══ Passage ══

Be Verbose

We can never be too verbose with AI. Vomit everything you know and think. It helps. This feels counterintuitive—we're trained to be concise, to figure things out before we speak, to present clean questions. But AI works differently. The more context you provide, the better predictions it can make. Half-formed ideas, contradictions you're working through, background you think might not matter—all of it is useful signal.

The easiest way to be verbose is to talk. Tools like Talktastic, ChatGPT's voice mode, or any speech-to-text let you stream your thoughts directly into prompts. I use voice-to-text to talk through problems—disagree with myself, contradict, work my thoughts through. Typing encourages editing. Voice encourages flow. When you're communicating context to AI, flow wins.

What This Looks Like

Here's the difference between holding back and sharing context:

Holding Back
"Create a function to sort data"

No context about what kind of data, how it should be sorted, or what edge cases matter. AI has to guess your intent.

Being Verbose
"I'm building a dashboard that displays user analytics. I need to sort an array of user objects by signup date, newest first. The array might be empty, and dates are stored as ISO strings. Can you create a sorting function that handles these cases?"

Context (dashboard), specific requirements (newest first, ISO strings), edge cases (empty array), and clear expectations. AI knows what you actually need.

Use AI to Build Prompts

You don't have to figure out the perfect prompt yourself. Use AI to help you build it. Start with a rough idea—messy, incomplete, whatever you have. Share it with AI, then ask what additional context would help. What's unclear? What assumptions is it making? What edge cases should you think about? Through conversation, you refine the prompt together. By the time you're ready to execute, you have a clear specification that emerged from collaboration rather than guesswork.

This is meta-prompting: using AI to build the prompts that AI will execute. Your orchestrator chat can generate task specifications for specialist chats. Your pair programming session can clarify requirements before you commit to implementation. You don't need to know the "perfect" prompt upfront. You just need to start talking.

Structured Rules

For repeated contexts—like role-based orchestration—you can define rules files that set expectations upfront. Tools like Cursor let you create custom rules that apply to every conversation, establishing role, responsibilities, and output format once so you don't repeat it in every prompt.

Example: Orchestrator Rule
## Role & Purpose You are the Orchestrator / Tech Lead. Convert the Architect's blueprint into executable work, sequencing delivery one task at a time. ## Operating Principles - One task per handoff; keep context minimal. - Challenge assumptions; clarify blockers fast. ## Responsibilities - Break down work: Epics → Tasks → Steps - Assign role level per task (Senior/Mid/Junior) - Define acceptance criteria and checks

You can create rules for each role in your orchestration model—Architect, Orchestrator, Senior, Mid, Junior—each with appropriate scope and expectations. The AI starts each conversation with shared understanding.

The Bottom Line

Good prompts come from clear communication, not clever phrasing. Talk through what you're trying to do. Let AI help you refine it. Use rules to establish shared context. The rest is iteration.

═══
══ Input data ══

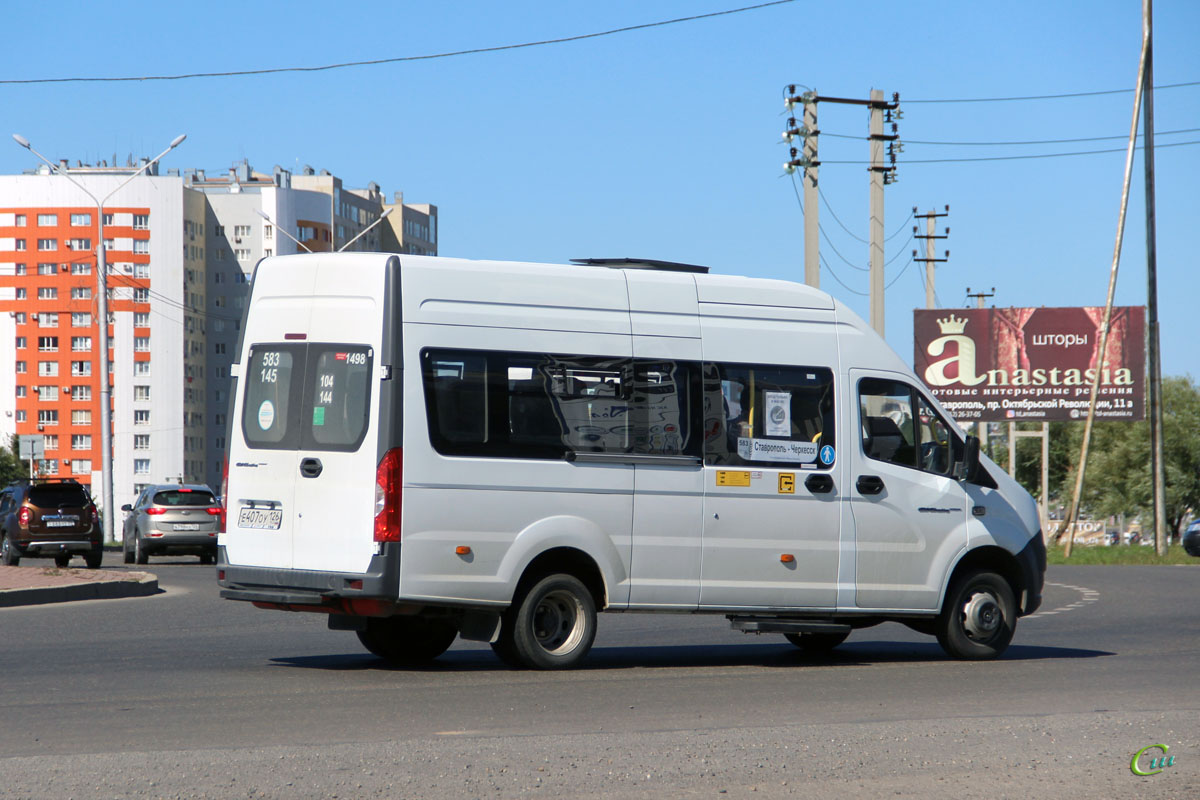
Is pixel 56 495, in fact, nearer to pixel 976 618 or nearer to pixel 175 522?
pixel 175 522

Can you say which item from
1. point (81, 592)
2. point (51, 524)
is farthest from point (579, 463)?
point (51, 524)

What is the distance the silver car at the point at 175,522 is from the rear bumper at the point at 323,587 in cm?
2338

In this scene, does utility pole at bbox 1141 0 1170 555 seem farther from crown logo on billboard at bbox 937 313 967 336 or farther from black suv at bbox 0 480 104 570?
black suv at bbox 0 480 104 570

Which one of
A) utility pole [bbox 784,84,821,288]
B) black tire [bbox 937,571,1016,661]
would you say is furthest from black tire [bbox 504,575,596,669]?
utility pole [bbox 784,84,821,288]

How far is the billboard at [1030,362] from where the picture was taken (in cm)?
5184

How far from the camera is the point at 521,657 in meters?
11.6

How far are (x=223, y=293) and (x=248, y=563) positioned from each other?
148459 mm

═══

Exercise tasks:
**a)** Summarize the passage in two sentences.
**b)** Return the part of the passage between "The Bottom Line" and "rest is iteration.", inclusive, copied word for word.
The data are not needed here.

Results of the exercise:
**a)** The passage argues that AI makes better predictions the more context it is given, and it recommends talking through your thoughts with voice tools because voice encourages flow. It also suggests using AI to help build prompts and setting up rules files for repeated contexts, concluding that good prompts come from clear communication, not clever phrasing.

**b)**
The Bottom Line

Good prompts come from clear communication, not clever phrasing. Talk through what you're trying to do. Let AI help you refine it. Use rules to establish shared context. The rest is iteration.